I'm just wondering if these high temperatures are something I should be worried about, or if it's simply due to it being a workstation laptop that doesn't have great cooling.

The specs are Dell Precision 5540
Intel(R) Core(TM) i7-9750H CPU @ 2.60GHz up to 4.50 GHz
16 GB RAM
Quadro T1000
1 TB HDD


----------



## unclewebb (Jun 26, 2021)

cioden said:


> prochot will be coloured red


This information is stored within the CPU. When you first start ThrottleStop, if PROCHOT is red, then your CPU must have reached 100°C for at least a millisecond or two and probably longer. This can happen during boot up



cioden said:


> I've also had it repasted


How long ago? Who performed this procedure? Any idea what thermal paste they used? Some very popular thermal pastes that work wonderful on desktop CPUs can quickly degrade in as little as a week or two when used in a laptop. Desktop CPUs have an integrated heat spreader over top of the cores. Mobile CPUs do not use a heat spreader so a thermal paste that works well in one application might not work great when used in a laptop.
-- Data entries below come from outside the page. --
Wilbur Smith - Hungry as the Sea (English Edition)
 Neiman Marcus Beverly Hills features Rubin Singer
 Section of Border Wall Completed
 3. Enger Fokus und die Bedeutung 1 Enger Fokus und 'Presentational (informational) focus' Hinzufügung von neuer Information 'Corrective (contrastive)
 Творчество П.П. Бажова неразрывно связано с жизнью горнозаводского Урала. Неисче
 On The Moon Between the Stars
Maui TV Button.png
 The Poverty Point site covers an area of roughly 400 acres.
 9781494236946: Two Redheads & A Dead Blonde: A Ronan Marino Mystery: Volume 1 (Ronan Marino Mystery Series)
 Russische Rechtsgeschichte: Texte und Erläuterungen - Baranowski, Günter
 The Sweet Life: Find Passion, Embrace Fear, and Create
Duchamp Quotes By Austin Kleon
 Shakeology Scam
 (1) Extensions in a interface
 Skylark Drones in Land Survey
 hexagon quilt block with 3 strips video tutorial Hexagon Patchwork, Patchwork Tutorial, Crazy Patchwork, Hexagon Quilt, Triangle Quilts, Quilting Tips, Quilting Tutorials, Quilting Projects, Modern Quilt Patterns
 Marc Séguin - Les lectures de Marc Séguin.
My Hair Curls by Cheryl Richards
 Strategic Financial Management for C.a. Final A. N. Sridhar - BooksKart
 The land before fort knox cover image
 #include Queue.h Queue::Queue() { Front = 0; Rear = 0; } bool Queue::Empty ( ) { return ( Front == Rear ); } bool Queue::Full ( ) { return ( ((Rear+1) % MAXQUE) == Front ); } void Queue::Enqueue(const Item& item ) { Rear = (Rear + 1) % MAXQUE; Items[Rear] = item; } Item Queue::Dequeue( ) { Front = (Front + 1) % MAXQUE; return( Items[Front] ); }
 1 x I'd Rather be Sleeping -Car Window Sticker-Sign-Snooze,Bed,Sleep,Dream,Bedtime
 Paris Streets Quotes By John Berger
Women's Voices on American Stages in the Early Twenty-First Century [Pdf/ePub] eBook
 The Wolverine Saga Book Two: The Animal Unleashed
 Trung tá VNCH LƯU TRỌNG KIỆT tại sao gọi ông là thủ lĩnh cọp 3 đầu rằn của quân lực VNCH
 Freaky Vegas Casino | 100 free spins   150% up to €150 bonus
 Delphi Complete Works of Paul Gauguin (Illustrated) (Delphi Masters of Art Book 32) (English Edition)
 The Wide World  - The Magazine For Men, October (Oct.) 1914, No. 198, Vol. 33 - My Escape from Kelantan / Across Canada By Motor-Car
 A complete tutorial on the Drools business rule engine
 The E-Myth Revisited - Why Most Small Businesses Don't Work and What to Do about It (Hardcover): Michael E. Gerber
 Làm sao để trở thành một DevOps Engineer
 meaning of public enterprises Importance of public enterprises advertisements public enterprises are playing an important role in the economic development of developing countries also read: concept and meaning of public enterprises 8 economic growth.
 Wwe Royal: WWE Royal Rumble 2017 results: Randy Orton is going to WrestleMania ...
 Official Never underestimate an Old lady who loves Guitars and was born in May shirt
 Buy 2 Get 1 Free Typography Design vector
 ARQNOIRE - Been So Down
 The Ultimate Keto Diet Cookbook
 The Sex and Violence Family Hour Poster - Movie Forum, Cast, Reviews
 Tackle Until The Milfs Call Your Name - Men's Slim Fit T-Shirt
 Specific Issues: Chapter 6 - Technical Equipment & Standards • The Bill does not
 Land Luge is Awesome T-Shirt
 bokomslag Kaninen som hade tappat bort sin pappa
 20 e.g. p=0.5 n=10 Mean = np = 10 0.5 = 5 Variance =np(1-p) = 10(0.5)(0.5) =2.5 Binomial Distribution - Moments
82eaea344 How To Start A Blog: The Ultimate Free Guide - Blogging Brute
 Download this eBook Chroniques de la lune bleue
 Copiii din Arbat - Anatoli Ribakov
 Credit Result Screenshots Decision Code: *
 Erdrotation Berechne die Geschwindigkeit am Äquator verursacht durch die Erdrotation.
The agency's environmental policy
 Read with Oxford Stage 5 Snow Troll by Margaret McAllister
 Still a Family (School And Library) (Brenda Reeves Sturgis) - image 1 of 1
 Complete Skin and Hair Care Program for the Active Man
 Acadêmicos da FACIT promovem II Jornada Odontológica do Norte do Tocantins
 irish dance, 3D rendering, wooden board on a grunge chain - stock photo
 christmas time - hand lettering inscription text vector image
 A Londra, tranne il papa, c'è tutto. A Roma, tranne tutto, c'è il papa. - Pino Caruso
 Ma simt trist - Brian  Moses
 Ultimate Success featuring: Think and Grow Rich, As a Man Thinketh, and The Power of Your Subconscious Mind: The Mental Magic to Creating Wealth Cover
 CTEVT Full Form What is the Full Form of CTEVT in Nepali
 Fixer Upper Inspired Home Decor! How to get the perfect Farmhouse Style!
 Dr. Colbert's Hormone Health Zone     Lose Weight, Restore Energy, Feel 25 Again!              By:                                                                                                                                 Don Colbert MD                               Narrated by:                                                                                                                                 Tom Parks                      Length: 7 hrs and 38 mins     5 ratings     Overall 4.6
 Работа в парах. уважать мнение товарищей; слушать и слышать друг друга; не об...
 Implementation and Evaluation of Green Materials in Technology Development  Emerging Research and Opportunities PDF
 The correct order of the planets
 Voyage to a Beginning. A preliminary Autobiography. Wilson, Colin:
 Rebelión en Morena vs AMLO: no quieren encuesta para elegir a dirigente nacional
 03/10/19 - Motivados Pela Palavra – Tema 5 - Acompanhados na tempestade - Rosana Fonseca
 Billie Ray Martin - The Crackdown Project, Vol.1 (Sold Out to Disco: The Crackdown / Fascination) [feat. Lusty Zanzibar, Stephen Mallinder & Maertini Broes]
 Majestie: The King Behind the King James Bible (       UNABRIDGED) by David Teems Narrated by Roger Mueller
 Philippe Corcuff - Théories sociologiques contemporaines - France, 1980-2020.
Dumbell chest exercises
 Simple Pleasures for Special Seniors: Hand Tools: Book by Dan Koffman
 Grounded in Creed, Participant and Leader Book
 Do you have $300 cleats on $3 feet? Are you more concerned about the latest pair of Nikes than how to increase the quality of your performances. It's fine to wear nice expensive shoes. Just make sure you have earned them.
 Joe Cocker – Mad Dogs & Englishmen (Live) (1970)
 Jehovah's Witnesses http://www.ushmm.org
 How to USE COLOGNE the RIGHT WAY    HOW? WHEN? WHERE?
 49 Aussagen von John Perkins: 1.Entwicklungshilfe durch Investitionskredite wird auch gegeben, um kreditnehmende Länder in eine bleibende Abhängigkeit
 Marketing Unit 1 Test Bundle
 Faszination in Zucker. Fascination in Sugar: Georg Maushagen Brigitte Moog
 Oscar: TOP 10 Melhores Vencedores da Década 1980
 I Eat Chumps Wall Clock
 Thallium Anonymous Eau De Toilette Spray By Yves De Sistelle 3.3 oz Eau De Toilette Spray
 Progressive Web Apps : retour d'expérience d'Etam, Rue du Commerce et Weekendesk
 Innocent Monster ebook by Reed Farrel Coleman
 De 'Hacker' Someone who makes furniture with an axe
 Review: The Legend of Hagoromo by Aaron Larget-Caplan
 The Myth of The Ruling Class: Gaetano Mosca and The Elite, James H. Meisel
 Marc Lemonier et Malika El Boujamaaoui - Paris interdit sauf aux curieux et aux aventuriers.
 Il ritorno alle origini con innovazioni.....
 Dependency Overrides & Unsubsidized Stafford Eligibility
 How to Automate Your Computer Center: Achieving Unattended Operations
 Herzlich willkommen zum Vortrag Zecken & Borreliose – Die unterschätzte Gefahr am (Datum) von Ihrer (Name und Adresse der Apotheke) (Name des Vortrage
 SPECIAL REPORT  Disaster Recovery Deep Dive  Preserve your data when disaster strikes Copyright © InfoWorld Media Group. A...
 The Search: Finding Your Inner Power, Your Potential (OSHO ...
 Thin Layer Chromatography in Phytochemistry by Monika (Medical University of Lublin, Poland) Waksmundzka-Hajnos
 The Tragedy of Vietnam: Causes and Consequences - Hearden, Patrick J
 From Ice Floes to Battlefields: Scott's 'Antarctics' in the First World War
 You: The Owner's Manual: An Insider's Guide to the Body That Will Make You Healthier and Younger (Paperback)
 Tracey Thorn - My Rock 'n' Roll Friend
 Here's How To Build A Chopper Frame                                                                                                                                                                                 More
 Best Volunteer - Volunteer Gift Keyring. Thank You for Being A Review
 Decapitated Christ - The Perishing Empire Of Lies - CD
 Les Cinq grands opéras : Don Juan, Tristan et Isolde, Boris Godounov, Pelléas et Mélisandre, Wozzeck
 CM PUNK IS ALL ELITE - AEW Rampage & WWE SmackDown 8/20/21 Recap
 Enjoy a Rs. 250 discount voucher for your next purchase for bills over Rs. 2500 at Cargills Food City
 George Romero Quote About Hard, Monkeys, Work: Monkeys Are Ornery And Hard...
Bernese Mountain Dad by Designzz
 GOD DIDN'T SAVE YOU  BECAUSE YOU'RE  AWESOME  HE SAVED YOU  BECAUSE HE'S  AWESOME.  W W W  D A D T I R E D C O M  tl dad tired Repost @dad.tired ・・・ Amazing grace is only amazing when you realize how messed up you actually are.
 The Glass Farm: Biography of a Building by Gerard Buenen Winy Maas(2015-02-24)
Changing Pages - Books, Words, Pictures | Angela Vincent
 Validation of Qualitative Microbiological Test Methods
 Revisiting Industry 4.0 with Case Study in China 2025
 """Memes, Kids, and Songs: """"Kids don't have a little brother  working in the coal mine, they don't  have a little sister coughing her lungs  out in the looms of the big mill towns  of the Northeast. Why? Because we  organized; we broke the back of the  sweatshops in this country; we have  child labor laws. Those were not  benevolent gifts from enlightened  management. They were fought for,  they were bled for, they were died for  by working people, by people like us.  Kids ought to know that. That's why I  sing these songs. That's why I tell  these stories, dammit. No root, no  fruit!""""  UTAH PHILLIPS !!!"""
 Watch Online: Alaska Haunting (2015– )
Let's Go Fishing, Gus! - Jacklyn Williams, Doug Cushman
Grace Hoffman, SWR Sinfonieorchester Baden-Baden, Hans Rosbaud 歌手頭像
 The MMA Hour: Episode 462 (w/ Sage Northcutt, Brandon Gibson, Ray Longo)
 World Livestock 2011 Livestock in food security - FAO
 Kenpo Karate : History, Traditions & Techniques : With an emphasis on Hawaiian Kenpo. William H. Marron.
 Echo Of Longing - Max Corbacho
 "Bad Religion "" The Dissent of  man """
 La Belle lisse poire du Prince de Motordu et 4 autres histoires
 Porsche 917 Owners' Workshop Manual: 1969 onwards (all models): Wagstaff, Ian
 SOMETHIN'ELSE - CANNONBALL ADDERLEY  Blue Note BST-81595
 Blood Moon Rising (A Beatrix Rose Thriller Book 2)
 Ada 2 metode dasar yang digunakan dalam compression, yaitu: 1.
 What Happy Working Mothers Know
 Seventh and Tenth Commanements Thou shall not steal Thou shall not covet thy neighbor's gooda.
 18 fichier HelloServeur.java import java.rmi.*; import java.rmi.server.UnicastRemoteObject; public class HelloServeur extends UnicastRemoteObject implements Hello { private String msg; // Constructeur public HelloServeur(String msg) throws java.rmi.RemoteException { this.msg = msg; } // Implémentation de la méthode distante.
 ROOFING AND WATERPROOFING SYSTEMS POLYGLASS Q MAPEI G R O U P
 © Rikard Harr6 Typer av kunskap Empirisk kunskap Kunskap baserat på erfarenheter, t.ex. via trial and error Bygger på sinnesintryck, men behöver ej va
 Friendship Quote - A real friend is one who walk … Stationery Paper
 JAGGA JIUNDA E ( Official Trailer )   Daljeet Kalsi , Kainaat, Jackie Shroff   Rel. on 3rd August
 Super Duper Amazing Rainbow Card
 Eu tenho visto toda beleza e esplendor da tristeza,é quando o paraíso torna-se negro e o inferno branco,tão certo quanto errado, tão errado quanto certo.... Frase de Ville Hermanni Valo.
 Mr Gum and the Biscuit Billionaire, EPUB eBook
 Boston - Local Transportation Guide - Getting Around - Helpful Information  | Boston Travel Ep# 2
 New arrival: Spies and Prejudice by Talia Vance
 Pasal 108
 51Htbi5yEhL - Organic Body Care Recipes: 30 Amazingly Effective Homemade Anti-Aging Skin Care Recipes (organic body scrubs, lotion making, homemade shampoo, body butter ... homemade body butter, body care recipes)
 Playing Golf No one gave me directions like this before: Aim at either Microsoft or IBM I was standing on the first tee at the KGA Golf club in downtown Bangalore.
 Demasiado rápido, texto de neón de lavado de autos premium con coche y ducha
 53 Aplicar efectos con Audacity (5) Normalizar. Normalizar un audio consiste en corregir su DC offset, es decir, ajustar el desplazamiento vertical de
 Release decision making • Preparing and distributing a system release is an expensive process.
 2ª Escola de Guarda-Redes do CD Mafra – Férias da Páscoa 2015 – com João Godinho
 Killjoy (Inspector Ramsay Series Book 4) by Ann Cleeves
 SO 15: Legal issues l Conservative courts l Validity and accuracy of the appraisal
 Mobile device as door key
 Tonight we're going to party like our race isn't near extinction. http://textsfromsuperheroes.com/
The best thing you can do is learn how to do this maintenance procedure yourself. It is usually not that hard to do. Search YouTube for a guide. It will show you step by step how to do this.  

A properly designed business laptop should not be reaching 100°C during boot up. Your screenshot shows a peak of 9W of power and the CPU is already hitting 68°C.



cioden said:


> a workstation laptop that doesn't have great cooling.


A workstation laptop costs significantly more. It should have great cooling.

Temperatures in the 90°C range are within the Intel spec. If your laptop is not frequently thermal throttling and slowing down then you do not have to do anything. Start watching videos so you will be ready when it gets worse.


----------



## cioden (Jul 8, 2021)

unclewebb said:


> This information is stored within the CPU. When you first start ThrottleStop, if PROCHOT is red, then your CPU must have reached 100°C for at least a millisecond or two and probably longer. This can happen during boot up
> 
> 
> How long ago? Who performed this procedure? Any idea what thermal paste they used? Some very popular thermal pastes that work wonderful on desktop CPUs can quickly degrade in as little as a week or two when used in a laptop. Desktop CPUs have an integrated heat spreader over top of the cores. Mobile CPUs do not use a heat spreader so a thermal paste that works well in one application might not work great when used in a laptop.
> ...


My apologies for the late response! So a dell technician came in and did the repaste as it's covered under warranty. I believe the compound was arctic silver. They mentioned if that doesn't help then the heat sink may need replaced. I rarely hear the fans really rev up unless doing something intensive.

That's good to know that some thermal pastes work better on desktops then laptops, I had no idea. I know the Precision 5540 uses the XPS body, and I have since heard they have issues with heat. I take it the laptop hitting 9W and hitting 68°C isn't great? Turbo boost seems like it's always on as the cpu speed is always bouncing around. Turning off turbo is the only thing I know that really drops the temperatures. Here's a screen shot of it after letting it run for a bit.


----------